Jacob Kaplan-Moss

Today I Learned…

Stop storing credentials in plaintext part #624: gspread edition

Here’s how to safely store and use credentials for the Python gspread library, a Python API for Google Sheets.

Background: How To Keep A Secret, by Glyph The most relevant parts start around 15:00, but watch the whole thing, it’s great and worth your time.

Pre-requisites

Install keyring: pip install keyring or equivalent.

Storing credentials

Create service account credentials as explained in the gspread docs. This ends with you having a JSON credentials file on your disk somewhere (unacceptable).

Import the installed credentials into your keychain:

python -m keyring set gspread credentials < path/to/credentials.json

gspread and credentials are arbitrary values here – they’re a “service” and “username” value, but they can be whatever.

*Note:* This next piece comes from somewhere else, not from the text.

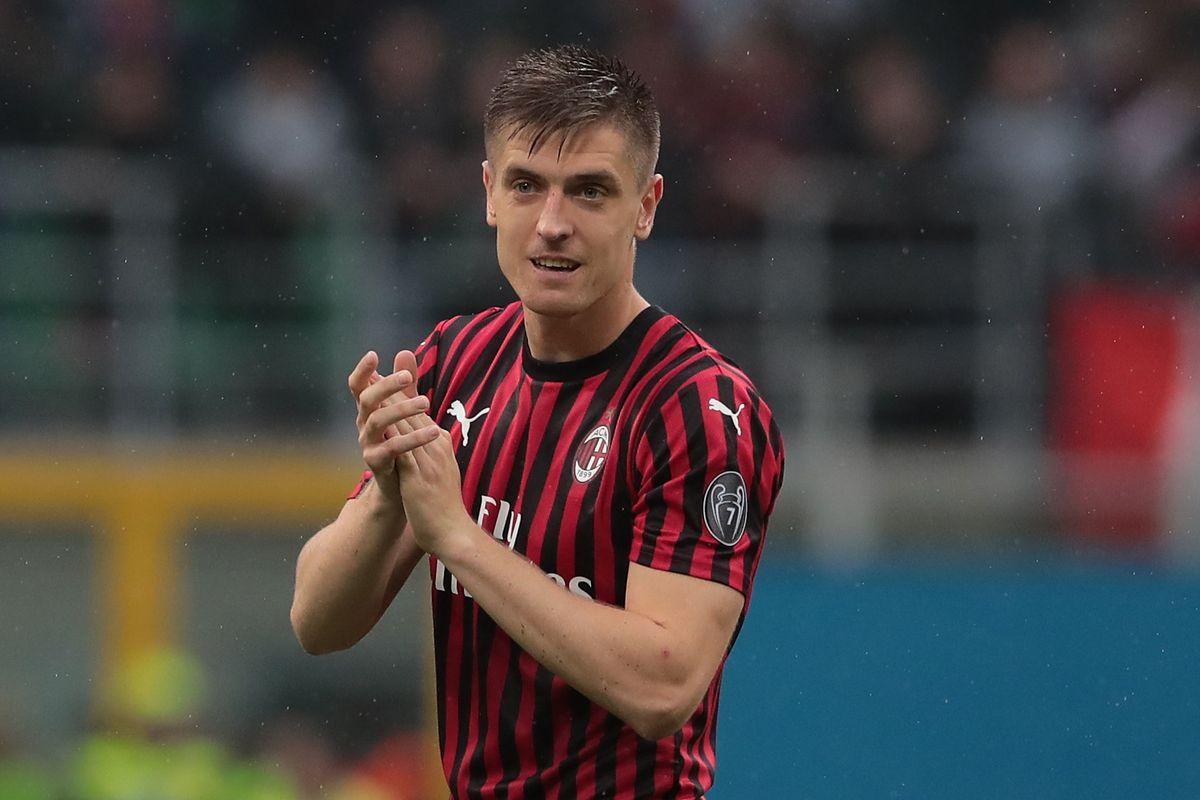 Penyerang AC Milan, Krzysztof Piatek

They’re not secret values.

You can verify that you’ve done it correctly by running:

python -m keyring get gspread credentials

Now delete that credentials file.

Reading credentials and authorizing gspread

Hard part done, now you just need to auth the gspread library against the creds stored in your keychain. The key is using the (undocumented 🙁) service_account_from_dict method:

import json
import keyring
import gspread

credentials = keyring.get_password("gspread", "credentials")
client = gspread.service_account_from_dict(json.loads(credentials))

Those arguments (gspread and credentials) are the same service/username values you provided above.

Now you can use that client object as documented in the gspread docs. Congratulations, one less poor security practice!